Agentic RAG Legal Challenge 2026

Evidence-first legal question answering over DIFC regulations, case law, and contracts.

Built for the Agentic RAG Legal Challenge at Dubai AI Week & Machines Can See 2026.

A staged LangGraph pipeline that answers 900 legal questions over 300 DIFC documents with page-level retrieval, anchor-based filtering, and faithfulness guardrails. Developed over a 12-day competition sprint (March 10--22, 2026) with 1,598 commits, culminating in a multi-agent coordination phase where six AI agents worked in parallel on the final push.

Tip

For the full write-up on what worked, what didn't, and the infrastructure-over-retrieval finding, see the blog article.

Results

Metric	Value
Questions answered	900
Documents processed	300
Total pages indexed	10,109 (+209% via registry enrichment)
Null answers	3
No-page-grounding answers	3
Corrections applied	103+ (56 DOI dates, 11 comparisons, 32 booleans, 16 numbers)
Eval versions completed	V9.1 through V17
Total commits	1,598

Key Findings

Infrastructure beats retrieval. The single biggest insight from the competition: investing in evaluation infrastructure, submission tooling, and automated correction pipelines produced more score improvement than any retrieval technique change.

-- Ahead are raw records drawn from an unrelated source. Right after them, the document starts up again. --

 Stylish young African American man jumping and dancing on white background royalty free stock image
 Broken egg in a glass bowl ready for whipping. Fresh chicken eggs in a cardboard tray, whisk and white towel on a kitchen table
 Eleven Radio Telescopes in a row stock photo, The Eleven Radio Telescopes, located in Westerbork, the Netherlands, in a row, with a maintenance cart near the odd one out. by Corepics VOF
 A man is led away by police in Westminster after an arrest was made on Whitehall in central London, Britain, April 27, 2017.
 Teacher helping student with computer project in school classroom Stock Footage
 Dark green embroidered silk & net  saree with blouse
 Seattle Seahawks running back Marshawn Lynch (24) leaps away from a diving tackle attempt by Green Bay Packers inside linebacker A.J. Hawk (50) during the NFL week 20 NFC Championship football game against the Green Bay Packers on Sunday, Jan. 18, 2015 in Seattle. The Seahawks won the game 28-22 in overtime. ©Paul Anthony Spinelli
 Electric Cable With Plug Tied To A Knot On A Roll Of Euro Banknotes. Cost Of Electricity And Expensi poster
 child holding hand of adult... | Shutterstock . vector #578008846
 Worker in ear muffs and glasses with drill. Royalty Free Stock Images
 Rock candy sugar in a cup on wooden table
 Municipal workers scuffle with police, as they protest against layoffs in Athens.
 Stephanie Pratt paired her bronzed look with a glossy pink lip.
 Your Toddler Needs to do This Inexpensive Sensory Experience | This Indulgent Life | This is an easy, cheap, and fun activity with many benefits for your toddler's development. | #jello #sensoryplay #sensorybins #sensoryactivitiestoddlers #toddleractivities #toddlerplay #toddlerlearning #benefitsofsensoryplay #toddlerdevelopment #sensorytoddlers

87.5% ablation rejection rate. Seven of eight retrieval enhancements tested during the competition were rejected after ablation testing. BM25-only retrieval, RAG Fusion, HyDE, FlashRank, Isaacus EQA, step-back prompting, and citation-first retrieval all failed to improve over the baseline. Only the anchor-based page filtering survived.

TTFT was the biggest remaining lever. Late in the competition, time-to-first-token analysis revealed a +23.5% potential swing -- larger than any retrieval optimization still on the table.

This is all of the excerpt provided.